La Mauritanie nie la réalité de l’esclavage

La campagne pour les élections législatives du 1er septembre a débuté. Le candidat de l’opposition et célèbre militant anti-esclavagiste Biram Dah Abeid a été arrêté et écroué.

Le militant anti-esclavagiste Biram Dah Abeid a été arrêté le 7 août, puis incarcéré depuis le 13 août, suite à une plainte pour injures et calomnies de la part d’un journaliste. Des accusations « aberrantes » estime Fatimata Mbaye, avocate et présidente de l’Association mauritanienne des droits humains (AMDH).

Pour elle, il ne fait nul doute que les autorités mauritaniennes veulent mettre à l’écart le célèbre opposant. « Biram Dah Abeid devrait être présenté au juge le 23 août, mais même s’il est condamné à une peine de prison avec sursis, cela l’empêchera de se présenter aux élections législatives du 1er septembre, et l’écartera aussi certainement du scrutin présidentiel du printemps 2019 », déplore-t-elle.

Prix des droits de l’homme de l’ONU en 2013

 

Biram Dah Abeid est l’une des bêtes noires de la Mauritanie dirigée par l’ex-général putschiste Ould Aziz depuis 2008. L’opposant a fondé il y a dix ans l’Initiative pour la résurgence du mouvement abolitionniste (IRA). Il a reçu en 2013 le prix des droits de l’homme de l’ONU pour son combat, qui lui a déjà valu plusieurs séjours en prison. Son ONG n’ayant jamais été autorisée, il s’était associé à un petit parti d’opposition pour pouvoir candidater aux élections.

Trois militants anti-esclavagistes en grève de la faim en Mauritanie

Abdellahi el Housein Mesoud, un autre membre de l’IRA, a également été arrêté et deux journalistes ont été placés sous contrôle judiciaire pour avoir relayé un article critique. Amnesty International a appelé le 15 août à leur libération et s’est inquiété du climat répressif pré-électoral.

« La méthode Poutine »

 

De son côté, le comité contre la torture des Nations unies s’est dit « préoccupé », le 6 août, par le fait que de « nombreux défenseurs des droits humains, principalement des défenseurs antiesclavagistes ont été arrêtés arbitrairement, et même parfois soumis à la torture, pour être ultérieurement poursuivis sur la base de chefs d’inculpation à la formulation vague ». Le comité trouve de plus « inquiétant » que certains parmi eux, bien qu’ils aient purgé leurs peines, restent en détention administrative pour des raisons de sécurité et sans pouvoir informer leurs proches du lieu où ils sont incarcérés.

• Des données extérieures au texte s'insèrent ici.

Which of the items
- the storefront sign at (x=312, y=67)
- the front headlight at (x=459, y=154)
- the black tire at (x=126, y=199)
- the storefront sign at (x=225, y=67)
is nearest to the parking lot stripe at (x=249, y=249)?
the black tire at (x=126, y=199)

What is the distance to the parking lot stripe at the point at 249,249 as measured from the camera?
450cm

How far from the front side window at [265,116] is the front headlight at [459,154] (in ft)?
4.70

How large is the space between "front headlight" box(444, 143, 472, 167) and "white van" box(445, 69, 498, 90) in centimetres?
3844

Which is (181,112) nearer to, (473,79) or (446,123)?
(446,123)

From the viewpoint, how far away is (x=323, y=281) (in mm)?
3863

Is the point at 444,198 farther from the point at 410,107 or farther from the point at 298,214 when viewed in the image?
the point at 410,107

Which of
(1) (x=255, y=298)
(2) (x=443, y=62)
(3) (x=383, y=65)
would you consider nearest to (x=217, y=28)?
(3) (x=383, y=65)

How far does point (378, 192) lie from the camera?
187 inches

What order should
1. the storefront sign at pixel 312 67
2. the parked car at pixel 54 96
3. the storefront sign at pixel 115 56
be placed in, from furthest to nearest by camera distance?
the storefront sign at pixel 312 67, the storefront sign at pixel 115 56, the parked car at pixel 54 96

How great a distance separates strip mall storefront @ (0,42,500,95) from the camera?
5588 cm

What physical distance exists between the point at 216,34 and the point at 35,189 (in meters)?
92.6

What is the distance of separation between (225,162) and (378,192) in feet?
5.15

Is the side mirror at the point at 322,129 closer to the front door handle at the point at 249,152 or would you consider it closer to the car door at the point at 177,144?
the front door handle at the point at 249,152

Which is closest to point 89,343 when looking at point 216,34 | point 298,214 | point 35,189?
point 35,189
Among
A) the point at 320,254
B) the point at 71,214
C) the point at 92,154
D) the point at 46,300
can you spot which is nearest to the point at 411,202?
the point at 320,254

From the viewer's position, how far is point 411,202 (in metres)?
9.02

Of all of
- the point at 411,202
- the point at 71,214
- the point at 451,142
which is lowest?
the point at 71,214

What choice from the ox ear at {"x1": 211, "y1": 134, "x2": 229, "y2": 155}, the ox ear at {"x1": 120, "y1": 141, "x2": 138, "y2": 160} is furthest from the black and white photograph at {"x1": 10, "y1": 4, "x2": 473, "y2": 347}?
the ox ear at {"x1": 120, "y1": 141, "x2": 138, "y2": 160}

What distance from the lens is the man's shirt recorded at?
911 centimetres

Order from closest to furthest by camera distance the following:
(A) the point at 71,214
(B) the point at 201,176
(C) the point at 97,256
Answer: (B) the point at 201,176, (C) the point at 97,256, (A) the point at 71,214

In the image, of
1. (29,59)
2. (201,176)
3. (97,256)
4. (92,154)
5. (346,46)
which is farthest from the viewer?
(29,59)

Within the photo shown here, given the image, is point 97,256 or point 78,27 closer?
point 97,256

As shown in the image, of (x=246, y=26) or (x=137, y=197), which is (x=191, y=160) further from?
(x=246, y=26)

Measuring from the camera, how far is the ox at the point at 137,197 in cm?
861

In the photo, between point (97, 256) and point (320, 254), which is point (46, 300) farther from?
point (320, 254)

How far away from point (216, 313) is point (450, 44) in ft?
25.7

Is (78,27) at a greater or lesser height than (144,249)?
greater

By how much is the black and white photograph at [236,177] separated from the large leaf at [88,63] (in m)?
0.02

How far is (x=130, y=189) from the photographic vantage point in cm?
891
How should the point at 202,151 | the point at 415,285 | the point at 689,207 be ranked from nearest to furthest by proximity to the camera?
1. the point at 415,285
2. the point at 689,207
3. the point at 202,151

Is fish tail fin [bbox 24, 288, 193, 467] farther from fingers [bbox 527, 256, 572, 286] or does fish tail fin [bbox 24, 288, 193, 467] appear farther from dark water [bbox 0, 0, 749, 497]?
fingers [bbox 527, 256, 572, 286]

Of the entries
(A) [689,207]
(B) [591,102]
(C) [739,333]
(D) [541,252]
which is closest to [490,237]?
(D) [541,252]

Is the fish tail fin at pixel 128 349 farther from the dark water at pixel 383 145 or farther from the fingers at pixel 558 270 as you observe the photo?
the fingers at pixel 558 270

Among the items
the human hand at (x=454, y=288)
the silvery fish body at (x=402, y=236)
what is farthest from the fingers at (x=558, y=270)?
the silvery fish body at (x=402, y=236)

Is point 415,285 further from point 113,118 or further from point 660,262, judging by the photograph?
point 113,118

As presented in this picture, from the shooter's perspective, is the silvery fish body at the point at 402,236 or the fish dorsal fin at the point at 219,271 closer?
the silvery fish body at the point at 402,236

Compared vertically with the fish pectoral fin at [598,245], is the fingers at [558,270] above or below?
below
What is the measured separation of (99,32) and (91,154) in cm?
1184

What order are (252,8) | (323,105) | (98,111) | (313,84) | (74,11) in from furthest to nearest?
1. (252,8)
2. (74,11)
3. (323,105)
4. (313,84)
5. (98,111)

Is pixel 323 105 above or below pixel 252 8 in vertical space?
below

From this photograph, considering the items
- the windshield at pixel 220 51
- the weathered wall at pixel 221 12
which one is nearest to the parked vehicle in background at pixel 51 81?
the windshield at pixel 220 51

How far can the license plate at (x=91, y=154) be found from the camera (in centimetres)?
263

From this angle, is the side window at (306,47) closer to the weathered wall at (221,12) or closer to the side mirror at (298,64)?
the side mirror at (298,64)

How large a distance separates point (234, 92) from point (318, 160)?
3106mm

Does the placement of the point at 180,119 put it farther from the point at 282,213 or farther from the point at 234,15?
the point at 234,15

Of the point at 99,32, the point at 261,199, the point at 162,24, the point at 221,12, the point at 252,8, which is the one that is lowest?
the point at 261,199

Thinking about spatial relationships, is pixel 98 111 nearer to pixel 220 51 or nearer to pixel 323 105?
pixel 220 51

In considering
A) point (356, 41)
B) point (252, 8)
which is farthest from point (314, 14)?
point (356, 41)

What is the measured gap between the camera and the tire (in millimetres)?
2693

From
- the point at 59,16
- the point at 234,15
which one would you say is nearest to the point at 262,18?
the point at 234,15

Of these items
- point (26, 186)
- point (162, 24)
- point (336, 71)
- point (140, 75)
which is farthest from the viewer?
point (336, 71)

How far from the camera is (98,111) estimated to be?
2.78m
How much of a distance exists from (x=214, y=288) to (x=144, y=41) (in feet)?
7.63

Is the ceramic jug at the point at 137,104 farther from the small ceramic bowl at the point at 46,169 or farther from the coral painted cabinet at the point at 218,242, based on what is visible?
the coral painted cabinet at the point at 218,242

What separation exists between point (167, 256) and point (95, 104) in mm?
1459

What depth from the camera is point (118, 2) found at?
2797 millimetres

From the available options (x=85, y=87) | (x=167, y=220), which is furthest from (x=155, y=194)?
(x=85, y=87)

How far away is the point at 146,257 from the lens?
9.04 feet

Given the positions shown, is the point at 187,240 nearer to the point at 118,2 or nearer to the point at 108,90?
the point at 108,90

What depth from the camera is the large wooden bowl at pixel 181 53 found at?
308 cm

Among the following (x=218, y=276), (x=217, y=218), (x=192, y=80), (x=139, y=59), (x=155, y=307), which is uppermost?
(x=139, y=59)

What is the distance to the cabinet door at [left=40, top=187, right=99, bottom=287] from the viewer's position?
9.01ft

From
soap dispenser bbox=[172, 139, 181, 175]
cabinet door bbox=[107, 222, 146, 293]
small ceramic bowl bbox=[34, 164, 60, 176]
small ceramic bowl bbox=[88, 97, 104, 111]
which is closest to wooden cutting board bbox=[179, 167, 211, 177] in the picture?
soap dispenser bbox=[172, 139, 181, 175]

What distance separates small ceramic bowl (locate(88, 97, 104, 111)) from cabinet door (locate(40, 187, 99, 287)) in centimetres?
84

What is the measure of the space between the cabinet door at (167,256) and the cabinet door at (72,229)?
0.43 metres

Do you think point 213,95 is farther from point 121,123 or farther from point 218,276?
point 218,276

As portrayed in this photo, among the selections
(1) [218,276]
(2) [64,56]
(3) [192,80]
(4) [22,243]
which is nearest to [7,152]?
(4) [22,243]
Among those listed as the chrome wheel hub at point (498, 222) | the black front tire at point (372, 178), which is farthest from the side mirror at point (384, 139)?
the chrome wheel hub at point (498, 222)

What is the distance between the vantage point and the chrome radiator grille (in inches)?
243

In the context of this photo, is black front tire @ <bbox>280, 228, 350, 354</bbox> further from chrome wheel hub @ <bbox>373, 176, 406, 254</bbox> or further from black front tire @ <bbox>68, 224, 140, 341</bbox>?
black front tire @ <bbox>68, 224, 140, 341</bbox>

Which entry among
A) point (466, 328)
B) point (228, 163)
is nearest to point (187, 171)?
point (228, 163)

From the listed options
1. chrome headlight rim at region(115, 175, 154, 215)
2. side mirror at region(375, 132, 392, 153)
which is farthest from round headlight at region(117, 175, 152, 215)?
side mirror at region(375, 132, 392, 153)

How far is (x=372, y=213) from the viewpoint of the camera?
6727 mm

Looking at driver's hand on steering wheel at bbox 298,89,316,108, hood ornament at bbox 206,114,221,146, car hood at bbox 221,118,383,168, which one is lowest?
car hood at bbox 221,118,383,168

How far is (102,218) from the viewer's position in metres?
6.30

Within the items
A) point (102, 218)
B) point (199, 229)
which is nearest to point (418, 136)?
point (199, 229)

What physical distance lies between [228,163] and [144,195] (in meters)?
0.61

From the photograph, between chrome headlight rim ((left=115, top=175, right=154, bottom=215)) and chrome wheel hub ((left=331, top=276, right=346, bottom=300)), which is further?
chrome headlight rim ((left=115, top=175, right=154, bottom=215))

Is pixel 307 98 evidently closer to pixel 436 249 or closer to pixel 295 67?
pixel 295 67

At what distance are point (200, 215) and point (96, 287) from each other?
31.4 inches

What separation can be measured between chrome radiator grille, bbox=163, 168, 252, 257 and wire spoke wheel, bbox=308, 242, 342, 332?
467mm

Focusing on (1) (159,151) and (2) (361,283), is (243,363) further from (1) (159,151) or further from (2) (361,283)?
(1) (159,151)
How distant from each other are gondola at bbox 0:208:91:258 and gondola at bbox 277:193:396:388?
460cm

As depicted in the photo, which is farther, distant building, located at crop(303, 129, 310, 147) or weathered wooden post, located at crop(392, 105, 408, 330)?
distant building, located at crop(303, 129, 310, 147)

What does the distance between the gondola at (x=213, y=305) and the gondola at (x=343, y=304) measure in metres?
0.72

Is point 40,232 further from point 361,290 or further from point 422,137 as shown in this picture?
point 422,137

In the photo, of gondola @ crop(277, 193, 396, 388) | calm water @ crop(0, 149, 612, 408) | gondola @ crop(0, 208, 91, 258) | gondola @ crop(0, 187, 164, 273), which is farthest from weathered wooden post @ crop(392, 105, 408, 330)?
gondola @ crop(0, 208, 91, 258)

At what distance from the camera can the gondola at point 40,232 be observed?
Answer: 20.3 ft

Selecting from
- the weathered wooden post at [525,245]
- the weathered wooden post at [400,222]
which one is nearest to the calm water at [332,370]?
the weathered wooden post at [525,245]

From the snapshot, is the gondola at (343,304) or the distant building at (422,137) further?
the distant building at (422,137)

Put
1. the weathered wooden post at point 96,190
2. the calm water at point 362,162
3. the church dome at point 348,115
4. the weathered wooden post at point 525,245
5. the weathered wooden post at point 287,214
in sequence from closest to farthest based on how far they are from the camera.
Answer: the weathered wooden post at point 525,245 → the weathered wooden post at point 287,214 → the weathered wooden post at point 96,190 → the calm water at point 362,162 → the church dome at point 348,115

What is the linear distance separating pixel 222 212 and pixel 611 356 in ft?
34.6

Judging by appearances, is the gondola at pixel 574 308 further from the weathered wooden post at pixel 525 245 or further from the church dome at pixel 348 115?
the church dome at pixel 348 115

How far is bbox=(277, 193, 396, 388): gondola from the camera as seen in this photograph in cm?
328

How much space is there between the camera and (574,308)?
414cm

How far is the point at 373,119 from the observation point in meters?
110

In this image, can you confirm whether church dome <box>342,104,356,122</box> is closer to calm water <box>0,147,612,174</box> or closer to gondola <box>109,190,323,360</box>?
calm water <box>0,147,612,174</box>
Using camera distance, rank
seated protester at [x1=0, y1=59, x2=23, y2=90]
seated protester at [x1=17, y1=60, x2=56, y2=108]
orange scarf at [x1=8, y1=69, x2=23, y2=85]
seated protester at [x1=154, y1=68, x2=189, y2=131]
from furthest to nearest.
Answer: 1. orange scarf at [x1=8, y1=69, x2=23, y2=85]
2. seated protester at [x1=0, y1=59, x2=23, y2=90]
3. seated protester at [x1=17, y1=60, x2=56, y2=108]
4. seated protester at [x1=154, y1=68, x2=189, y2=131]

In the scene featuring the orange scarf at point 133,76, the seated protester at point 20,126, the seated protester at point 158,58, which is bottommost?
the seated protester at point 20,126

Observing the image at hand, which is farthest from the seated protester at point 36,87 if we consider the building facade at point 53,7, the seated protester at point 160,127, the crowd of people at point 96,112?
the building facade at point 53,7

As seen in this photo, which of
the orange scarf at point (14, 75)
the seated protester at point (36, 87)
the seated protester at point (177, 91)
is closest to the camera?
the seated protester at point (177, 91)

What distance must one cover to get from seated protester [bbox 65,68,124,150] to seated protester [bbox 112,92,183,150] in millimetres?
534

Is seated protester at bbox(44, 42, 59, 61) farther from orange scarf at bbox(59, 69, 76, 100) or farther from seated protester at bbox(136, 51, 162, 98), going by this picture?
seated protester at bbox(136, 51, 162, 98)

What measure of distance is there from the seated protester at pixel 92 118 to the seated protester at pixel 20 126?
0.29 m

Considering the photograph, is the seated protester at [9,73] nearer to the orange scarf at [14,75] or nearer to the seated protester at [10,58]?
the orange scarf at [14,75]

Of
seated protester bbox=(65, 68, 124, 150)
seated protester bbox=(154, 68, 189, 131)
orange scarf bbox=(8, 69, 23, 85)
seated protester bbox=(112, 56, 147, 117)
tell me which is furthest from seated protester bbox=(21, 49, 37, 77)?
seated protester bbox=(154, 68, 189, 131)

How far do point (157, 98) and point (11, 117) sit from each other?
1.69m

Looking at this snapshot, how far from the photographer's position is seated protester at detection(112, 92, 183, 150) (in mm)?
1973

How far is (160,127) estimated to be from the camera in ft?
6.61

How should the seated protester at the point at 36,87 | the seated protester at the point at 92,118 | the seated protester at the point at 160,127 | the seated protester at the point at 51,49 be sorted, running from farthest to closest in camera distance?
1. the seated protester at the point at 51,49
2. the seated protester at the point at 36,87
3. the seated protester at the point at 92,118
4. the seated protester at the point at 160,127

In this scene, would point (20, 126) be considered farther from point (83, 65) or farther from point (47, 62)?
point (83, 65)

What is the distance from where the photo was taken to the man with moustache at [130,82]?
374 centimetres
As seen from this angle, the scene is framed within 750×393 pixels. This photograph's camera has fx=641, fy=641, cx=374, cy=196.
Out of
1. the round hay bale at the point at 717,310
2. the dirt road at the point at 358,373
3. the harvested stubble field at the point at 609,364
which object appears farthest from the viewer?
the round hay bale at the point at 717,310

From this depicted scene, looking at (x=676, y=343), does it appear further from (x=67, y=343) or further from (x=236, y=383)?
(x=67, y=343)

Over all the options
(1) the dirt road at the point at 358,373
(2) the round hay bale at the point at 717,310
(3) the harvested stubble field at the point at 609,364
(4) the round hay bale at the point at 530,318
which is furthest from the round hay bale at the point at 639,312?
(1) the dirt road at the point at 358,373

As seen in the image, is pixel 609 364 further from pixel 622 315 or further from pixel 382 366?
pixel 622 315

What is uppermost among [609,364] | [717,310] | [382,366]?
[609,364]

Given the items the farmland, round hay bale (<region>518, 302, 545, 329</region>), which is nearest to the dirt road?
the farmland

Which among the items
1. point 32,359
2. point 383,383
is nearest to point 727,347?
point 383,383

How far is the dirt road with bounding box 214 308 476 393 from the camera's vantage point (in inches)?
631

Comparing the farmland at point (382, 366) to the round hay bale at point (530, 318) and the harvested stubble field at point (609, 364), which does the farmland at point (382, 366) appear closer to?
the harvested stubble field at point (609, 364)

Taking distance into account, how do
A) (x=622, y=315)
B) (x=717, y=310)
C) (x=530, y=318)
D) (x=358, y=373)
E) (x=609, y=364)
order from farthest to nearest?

« Tous les moyens sont bons pour museler l’opposition », dénonce Fatimata Mbaye qui redoute que la Mauritanie « expérimente la méthode Poutine ». Selon elle, le président Aziz n’entend en rien céder le pouvoir comme en attestent les affiches Oui pour Aziz distribuées dans le pays. Ne pouvant plus se représenter après un coup d’État et deux mandats, il pourrait placer un de ses proches à la tête de l’État pour garder en sous-main le pouvoir.

 

« Tant que le président Aziz sera au pouvoir, l’IRA ne sera pas reconnue et la réalité de l’esclavage, dans sa version archaïque, qui se transmet à la naissance par la mère, sera niée en Mauritanie, estime Fatimata Mbaye. Les autorités expliquent que l’esclavage n’existe plus et que seules persistent les séquelles d’une pratique ancienne. »

L’opposition muselée

 

Les lois criminalisant l’esclavage, devenu crime contre l’humanité en 2015, ont surtout vocation à nourrir la bonne image du pays sur la scène internationale. L’avocate en veut pour preuve le maigre bilan des trois tribunaux spéciaux en charge des crimes d’esclavage, créés en 2014.

« Les tribunaux ont prononcé six condamnations à cinq ans de détention, alors que le crime est passible de trente ans de prison, précise-t-elle. Et tous les condamnés ont été blanchis en appel après quelques mois de détention. Les associations, telles l’IRA ou SOS esclaves ou nous-mêmes à l’AMDH, sommes empêchés de faire notre travail d’information sur le terrain. »

L’an dernier, Biram Dah Abeid avait déposé une double plainte auprès des Nations unies et de la commission juridique de l’Union africaine concernant la persistance de l’esclavage en Mauritanie.